There's certainly no doubt that classic trucks hold a special place in many owners' hearts. Many of us can relate to a trip with grandpa or dad in the uncomfortable bench seat of an old truck bouncing down the road with the windows open and the sweet spring air blowing around. Having cut our teeth on working with older iron to learn the ropes as mechanics, it is always cool to see a nicely done machine brought back to life. Even the ratty ones with their original war wounds and rust can be massaged into something more lovable. What really makes our hearts warm though, is an old truck turned into an over-the-top street machine with all the power and grace of an MMA fighter.

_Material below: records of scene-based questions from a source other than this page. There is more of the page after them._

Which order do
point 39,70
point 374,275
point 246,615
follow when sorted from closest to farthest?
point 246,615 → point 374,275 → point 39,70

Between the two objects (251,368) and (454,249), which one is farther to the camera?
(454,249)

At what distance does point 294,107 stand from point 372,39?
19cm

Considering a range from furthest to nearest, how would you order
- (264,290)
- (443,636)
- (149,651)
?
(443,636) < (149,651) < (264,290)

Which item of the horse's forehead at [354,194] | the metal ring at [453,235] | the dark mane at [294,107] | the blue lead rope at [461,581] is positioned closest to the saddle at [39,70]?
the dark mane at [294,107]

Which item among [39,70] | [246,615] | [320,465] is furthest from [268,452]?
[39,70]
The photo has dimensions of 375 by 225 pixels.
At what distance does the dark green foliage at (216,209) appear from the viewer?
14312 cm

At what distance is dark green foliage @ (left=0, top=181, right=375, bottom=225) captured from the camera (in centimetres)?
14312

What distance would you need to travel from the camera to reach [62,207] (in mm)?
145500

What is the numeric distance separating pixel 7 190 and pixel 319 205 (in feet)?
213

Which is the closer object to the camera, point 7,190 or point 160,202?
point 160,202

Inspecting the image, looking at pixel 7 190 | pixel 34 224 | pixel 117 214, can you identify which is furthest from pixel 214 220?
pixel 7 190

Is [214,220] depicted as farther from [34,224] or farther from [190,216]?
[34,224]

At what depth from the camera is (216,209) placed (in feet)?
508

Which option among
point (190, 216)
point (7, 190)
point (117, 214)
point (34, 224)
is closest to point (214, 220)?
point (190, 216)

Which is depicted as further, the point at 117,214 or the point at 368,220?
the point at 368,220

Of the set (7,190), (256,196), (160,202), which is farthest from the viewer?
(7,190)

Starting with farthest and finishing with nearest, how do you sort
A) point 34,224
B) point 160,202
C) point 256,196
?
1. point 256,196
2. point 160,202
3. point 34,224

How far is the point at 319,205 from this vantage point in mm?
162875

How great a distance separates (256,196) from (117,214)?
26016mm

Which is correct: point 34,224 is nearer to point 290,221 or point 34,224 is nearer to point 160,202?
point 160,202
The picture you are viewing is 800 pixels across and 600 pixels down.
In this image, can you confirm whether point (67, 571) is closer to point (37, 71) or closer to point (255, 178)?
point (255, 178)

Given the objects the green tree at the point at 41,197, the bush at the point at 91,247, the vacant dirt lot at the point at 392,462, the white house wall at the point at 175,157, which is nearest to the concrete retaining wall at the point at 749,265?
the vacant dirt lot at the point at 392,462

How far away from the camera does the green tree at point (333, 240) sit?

The team at Fesler Built in Scottsdale, Arizona, apparently felt the same way. Pro baseball player, Brian Fuentes, stood in the Fesler offices and ordered up a customized classic truck—one that could put the hurt on any of the newer cars owned by his brothers in the bullpen. What they delivered was a satin black monster built from the bones of a '58 Chevy truck. Fuentes' only instructions for Fesler were for his ride to be "fast, loud, and to have the highest level of craftsmanship available." After teardown, a second-generation Camaro clip was grafted to the boxed and modified frame. Custom control arms were combined with 2-inch drop spindles and Slam Specialties airbags to get the nose all the way down. Under the rear, a Currie 9-inch stuffed with 4.11 gears is held in place by a four-link and another pair of Slam Specialties 'bags. Fully adjustable QA-1 shocks round out the package with AccuAir controls, allowing "set and forget" driving with the suspension. Custom-painted three-piece Fesler FS-907 wheels, in 20x8.5 and 22x11, were wrapped in Pirelli P Zero Nero rubber before being bolted over Baer 15-inch brakes.

The stage was set for a serious powerplant to bring it all together. Chosen to motivate this sinister machine was a 572ci GM Mark VI big-block. Pulled right from the crate, the huge engine made 620 hp and 650 lb-ft of torque. Fesler wanted to keep things as modern as possible while still appearing vintage, so a multiport EFI conversion was topped with an Airaid filter to maintain proper visual appeal. Spark for the 572 is provided by an MSD distributor, coil, and wire set. Ron Davis supplied the large radiator fit with an electric fan to keep the desert heat from killing the engine, while a Vintage Air system keeps that same level of protection for driver and passenger alike. Power is routed through a GM 4L85E transmission, and exhaust is piped through a handbuilt system featuring Flowmaster Super 40 mufflers.